Central to both disputes is the Supreme Court's 2018 decision in Janus v. AFSCME, a labor and employment case that overturned a decades-old ruling that said public-sector unions could require the payment of certain fees from nonmembers. The divided ruling was expected to fuel challenges to mandatory bar fees for attorneys.

The North Dakota case Fleck is on its second trip at the Supreme Court. North Dakota attorney Arnold Fletch is challenging compulsory membership as a violation of his First Amendment right of association and the dues structure as violating his right to "affirmatively consent" before contributing funds for non-chargeable activities.

The U.S. Court of Appeals for the Eighth Circuit first rejected his challenge in 2017. But the Supreme Court, following its union decision in 2018, sent the case back to the appellate court ruling for consideration in light if its decision in Janus. A panel of the Eighth Circuit in August unanimously reaffirmed its earlier decision. Fletch is represented in the high court by Timothy Sandefur of the Goldwater Institute in Phoenix.

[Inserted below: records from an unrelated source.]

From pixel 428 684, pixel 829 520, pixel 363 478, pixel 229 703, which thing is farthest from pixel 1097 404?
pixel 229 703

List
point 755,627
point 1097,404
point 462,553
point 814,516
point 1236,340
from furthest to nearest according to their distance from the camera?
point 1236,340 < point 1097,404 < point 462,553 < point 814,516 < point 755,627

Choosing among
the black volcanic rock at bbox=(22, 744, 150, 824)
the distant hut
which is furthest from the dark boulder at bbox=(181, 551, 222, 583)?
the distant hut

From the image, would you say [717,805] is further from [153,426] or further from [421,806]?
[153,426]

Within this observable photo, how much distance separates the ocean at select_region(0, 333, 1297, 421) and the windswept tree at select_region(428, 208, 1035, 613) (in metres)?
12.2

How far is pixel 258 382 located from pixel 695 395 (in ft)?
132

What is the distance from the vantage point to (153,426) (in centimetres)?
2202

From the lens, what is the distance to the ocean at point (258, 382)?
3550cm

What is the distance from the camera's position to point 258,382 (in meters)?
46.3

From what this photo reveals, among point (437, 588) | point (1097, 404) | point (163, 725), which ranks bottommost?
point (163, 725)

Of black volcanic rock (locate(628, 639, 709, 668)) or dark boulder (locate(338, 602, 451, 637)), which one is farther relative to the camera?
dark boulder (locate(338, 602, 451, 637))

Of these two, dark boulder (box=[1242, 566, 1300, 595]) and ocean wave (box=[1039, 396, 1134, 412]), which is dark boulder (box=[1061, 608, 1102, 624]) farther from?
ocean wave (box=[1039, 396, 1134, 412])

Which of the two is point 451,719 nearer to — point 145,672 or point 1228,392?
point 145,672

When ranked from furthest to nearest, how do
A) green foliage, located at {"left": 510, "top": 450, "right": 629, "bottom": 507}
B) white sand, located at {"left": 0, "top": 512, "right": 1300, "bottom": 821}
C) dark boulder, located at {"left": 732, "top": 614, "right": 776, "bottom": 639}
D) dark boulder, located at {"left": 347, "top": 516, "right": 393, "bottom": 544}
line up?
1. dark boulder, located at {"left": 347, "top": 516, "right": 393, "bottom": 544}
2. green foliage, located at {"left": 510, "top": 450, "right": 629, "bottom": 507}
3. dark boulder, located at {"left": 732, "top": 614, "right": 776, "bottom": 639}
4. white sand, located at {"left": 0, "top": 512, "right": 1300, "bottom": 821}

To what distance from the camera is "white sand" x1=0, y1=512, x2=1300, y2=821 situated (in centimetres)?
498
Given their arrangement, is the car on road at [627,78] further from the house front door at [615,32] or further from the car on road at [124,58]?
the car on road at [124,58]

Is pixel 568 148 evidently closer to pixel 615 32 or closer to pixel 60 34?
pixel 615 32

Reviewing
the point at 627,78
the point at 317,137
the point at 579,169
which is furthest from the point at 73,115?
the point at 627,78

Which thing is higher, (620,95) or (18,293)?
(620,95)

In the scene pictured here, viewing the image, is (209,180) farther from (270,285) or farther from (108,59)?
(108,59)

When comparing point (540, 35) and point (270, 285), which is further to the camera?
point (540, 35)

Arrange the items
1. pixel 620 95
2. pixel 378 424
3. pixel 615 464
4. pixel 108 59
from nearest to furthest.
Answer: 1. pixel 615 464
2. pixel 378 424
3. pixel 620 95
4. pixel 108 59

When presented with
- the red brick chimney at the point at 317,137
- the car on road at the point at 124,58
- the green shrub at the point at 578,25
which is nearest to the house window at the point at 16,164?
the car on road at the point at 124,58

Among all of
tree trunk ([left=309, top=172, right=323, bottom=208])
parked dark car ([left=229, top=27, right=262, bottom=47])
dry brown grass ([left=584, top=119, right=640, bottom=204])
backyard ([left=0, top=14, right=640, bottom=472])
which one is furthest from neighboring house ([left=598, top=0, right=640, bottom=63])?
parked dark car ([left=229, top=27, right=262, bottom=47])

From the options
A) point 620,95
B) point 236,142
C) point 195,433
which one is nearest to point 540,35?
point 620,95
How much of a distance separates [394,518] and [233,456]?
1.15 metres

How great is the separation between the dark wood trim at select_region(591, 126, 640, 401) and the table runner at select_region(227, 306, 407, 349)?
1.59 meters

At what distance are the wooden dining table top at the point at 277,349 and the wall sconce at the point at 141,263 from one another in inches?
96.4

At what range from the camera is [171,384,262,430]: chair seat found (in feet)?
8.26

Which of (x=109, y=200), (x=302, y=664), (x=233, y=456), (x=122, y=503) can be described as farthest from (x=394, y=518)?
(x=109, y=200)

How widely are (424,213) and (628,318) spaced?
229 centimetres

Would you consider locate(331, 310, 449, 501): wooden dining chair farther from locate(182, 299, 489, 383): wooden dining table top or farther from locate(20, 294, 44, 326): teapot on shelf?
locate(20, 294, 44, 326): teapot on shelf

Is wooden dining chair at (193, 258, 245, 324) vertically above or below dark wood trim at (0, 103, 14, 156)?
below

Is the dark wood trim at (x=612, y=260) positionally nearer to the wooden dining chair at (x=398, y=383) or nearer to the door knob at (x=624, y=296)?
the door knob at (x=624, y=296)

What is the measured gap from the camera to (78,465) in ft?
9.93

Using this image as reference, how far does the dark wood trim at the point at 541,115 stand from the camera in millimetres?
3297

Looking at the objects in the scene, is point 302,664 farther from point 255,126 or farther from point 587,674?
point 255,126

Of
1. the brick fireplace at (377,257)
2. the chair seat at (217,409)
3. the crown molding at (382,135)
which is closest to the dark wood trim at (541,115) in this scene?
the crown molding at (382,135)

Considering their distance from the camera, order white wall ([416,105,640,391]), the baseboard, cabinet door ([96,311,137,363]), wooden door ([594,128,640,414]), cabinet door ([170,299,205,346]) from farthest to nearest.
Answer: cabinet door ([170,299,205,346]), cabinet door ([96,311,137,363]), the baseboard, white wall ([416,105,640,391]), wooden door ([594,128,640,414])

Baker & Hostetler's offices in Washington Baker & Hostetler's offices in Washington, D.C. Photo: Diego M. Radzinschi/ALM

In the Wisconsin case, lawyers Adam Jarchow and Michael Dean are represented in the Supreme Court by Baker & Hostetler partner David Rivkin. A Seventh Circuit panel in December, affirming a trial court decision, disposed of their appeal in an order stating: "The district court, in its thorough and well-reasoned order, correctly held that the appellants' claims are foreclosed by Keller v. State Bar of California (1990)."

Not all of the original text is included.